Hind had left her father's home after his death and her mother's remarriage, and prefers to live with her grandfather Amr and grandmother Salma (Naamat Sami), who hire her maid Jawhara (Kawther Ramzi). Hind dresses in a tent and prays to the idol Al-Yabub, witnessed by a concerned Amr who dissuades Salma from scolding her. Soon, however, slaves of Nu’man and his father, the Banu Amir sheikh (Abdulaziz Khalil), convert to Islam and are killed with arrows. Hind discovers that her grandfather and his family have converted as well, but only when they reject Nu’man's marriage proposal due to his paganism.
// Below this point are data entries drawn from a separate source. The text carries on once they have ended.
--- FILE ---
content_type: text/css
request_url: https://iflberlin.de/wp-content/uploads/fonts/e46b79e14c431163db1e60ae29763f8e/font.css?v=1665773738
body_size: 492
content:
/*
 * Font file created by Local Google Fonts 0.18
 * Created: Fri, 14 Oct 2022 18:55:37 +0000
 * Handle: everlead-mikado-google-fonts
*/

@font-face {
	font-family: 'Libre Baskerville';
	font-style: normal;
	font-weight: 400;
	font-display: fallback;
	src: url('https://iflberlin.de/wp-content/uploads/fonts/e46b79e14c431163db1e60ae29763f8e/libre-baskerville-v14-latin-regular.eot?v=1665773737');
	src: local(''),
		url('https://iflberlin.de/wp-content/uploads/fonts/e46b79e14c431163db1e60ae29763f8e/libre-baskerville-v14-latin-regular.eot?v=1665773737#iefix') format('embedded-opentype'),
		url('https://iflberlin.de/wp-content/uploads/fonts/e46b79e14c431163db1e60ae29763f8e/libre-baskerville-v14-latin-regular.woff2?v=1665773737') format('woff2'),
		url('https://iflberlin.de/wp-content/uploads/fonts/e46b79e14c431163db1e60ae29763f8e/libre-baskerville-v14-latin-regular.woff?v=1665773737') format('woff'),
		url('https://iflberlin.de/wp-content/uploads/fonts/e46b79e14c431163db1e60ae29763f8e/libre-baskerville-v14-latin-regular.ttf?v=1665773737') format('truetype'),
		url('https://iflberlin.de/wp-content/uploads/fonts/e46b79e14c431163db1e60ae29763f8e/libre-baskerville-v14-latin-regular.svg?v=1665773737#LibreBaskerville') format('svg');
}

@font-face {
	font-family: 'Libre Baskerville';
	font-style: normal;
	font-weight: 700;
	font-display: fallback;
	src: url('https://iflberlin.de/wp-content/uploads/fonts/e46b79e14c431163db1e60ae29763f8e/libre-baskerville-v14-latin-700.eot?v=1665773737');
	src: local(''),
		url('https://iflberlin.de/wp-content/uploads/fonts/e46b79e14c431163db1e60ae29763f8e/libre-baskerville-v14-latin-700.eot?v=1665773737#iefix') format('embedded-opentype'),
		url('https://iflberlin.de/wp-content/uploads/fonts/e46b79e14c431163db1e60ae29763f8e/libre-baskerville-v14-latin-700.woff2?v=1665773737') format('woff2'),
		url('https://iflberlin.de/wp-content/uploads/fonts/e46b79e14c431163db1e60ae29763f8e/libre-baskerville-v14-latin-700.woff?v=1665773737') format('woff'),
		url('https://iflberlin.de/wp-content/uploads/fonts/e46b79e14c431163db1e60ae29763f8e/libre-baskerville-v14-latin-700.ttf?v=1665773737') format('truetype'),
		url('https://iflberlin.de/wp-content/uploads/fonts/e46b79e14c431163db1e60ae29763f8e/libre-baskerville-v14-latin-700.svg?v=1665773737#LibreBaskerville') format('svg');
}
Soon the Banu al-Harith are subjected to killing and torture to force them back to their ancestral traditions.

==Songs==

Songs in score
| Title | Composer | Lyricist | Singer |  |
|---|---|---|---|---|
| هيا رجال البي (“Come On, Sturdy Men!”) | Hussein Junaid | Abdel Aziz Salam | Shafik Galal |  |
| تابلوه راقص (“Painted Dancer”) | Hussein Junaid |  | Nemat Mokhtar |  |
| الله أكبر (“God Is Great”) | Hussein Junaid | Abdel Aziz Salam | Karem Mahmoud |  |

==Reception==
Mohamed Metwally summarized it in an article in El Watan News as follows:

The film is a love story between a Muslim woman and a polytheist at the dawn of Islam, all from the pen of Naguib Mahfouz. It tells a complete love story without addressing the actual religious context directly, contrary to the fashion of the period, and herein laid its screenwriter’s downfall as a mass-media figure [thus encouraging his shift to literature]. Mahfouz’s film was an enormous commercial failure, doomed by a poorly attended premiere and a cast relatively devoid of marquee stars.